*** Extract provided

In genome, some DNA consensus sequences are widespread and are conjectured to have biological functions, such as serving as transcription factor binding sites (Xiao et al., 2018). Finding the potential oligonucleotide distribution patterns of sequences around modification site will be an effective step in understanding why the site is modified and in revealing the biological functions of modifications (Smith and Meissner, 2013). To investigate the nucleotide distribution surrounding modification sites, the Two Sample Logos (Crooks et al., 2004) was plotted to observe the statistical difference of nucleotide occurrence between positive and negative samples. As shown in Figures 1 and S2, the modification sequences are significantly different (t test, p value<0.05) from non-modification samples in terms of nucleotide distribution. For 5hmC shown in Figure 1A, the nucleotide distribution patterns between H. sapiens and M. musculus are extremely similar. A highly conserved guanine appears at position 22 (+1 site related to 5hmC site) of the 5hmC-containing sequence; in contrast, the corresponding position in non-5hmC-containing sequence prefers to adenine, cytosine, and thymine. Moreover, we also observed the enrichment of cytosine in upstream regions of 5hmC site. These results imply that these special nucleotide distribution patterns could provide functional signal to MTases. Thus, it is reasonable to extract the positional information of the sequences to construct prediction model.

******

Task list
1. According to the passage on nucleotide distribution around modification sites, why is it reasonable to extract positional information from the sequences to build a prediction model?
2. In the passage on nucleotide distribution around modification sites, which nucleotide appears highly conserved at position 22 of the 5hmC-containing sequence?
3. List every literature citation given in the passage on nucleotide distribution around modification sites.

*** Given records

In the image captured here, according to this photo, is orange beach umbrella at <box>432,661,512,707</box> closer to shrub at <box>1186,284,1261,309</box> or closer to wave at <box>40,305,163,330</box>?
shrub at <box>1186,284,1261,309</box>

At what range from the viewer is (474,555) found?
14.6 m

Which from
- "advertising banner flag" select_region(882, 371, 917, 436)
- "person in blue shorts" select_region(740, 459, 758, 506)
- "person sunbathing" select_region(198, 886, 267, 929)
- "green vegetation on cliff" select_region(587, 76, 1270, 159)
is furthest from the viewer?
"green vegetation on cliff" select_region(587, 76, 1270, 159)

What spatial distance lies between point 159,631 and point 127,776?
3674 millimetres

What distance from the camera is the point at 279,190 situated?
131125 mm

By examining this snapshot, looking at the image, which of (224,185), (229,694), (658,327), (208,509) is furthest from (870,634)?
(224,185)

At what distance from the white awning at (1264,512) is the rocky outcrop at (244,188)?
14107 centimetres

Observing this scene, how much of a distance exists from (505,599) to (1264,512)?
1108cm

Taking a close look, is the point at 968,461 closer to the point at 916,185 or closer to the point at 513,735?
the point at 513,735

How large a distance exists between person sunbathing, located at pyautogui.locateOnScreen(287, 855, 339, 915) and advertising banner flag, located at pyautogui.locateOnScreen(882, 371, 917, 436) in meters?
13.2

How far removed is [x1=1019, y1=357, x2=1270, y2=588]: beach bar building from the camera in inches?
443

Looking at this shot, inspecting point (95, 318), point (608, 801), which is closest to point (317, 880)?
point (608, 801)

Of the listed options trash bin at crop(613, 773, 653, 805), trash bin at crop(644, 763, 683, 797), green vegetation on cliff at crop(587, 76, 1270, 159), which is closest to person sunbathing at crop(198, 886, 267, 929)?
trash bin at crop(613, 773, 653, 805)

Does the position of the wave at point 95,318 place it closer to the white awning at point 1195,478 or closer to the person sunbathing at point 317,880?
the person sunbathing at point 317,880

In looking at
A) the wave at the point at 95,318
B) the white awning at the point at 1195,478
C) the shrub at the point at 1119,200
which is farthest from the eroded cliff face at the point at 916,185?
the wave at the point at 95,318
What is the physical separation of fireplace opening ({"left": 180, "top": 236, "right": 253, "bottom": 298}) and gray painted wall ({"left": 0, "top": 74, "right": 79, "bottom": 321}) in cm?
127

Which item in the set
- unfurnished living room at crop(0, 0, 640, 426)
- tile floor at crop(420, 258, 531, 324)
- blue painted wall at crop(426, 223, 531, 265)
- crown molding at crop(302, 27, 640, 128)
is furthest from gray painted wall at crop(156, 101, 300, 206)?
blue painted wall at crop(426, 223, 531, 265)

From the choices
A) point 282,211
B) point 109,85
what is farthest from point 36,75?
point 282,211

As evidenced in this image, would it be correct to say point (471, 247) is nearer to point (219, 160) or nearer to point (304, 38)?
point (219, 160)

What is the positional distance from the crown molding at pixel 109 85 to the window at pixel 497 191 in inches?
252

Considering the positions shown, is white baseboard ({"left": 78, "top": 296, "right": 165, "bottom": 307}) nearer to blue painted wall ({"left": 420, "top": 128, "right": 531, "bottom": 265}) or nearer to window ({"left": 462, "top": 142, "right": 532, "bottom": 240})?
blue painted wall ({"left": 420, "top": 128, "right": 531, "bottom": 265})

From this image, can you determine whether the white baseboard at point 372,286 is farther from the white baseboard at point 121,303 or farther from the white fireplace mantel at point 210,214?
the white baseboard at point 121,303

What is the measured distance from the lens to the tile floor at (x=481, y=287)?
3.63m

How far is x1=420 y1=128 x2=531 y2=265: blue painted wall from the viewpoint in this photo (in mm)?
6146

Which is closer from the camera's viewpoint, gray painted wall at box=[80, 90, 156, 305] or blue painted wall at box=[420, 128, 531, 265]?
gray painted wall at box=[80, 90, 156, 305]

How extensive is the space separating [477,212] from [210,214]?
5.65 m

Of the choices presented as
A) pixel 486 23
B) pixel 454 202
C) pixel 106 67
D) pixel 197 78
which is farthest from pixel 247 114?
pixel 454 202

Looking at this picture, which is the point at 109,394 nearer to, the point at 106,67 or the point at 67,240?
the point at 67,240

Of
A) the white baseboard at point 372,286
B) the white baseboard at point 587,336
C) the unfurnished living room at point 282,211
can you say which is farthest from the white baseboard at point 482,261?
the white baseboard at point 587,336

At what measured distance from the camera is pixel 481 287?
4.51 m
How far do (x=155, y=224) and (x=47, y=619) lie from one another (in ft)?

******

Responses in order
1. The nucleotide distributions of modification sequences differ significantly from those of non-modification samples. Examples include a highly conserved guanine at position 22 and cytosine enrichment upstream of the 5hmC site. These special patterns could provide a functional signal to MTases.

2. Guanine.

3.
- Xiao et al., 2018
- Smith and Meissner, 2013
- Crooks et al., 2004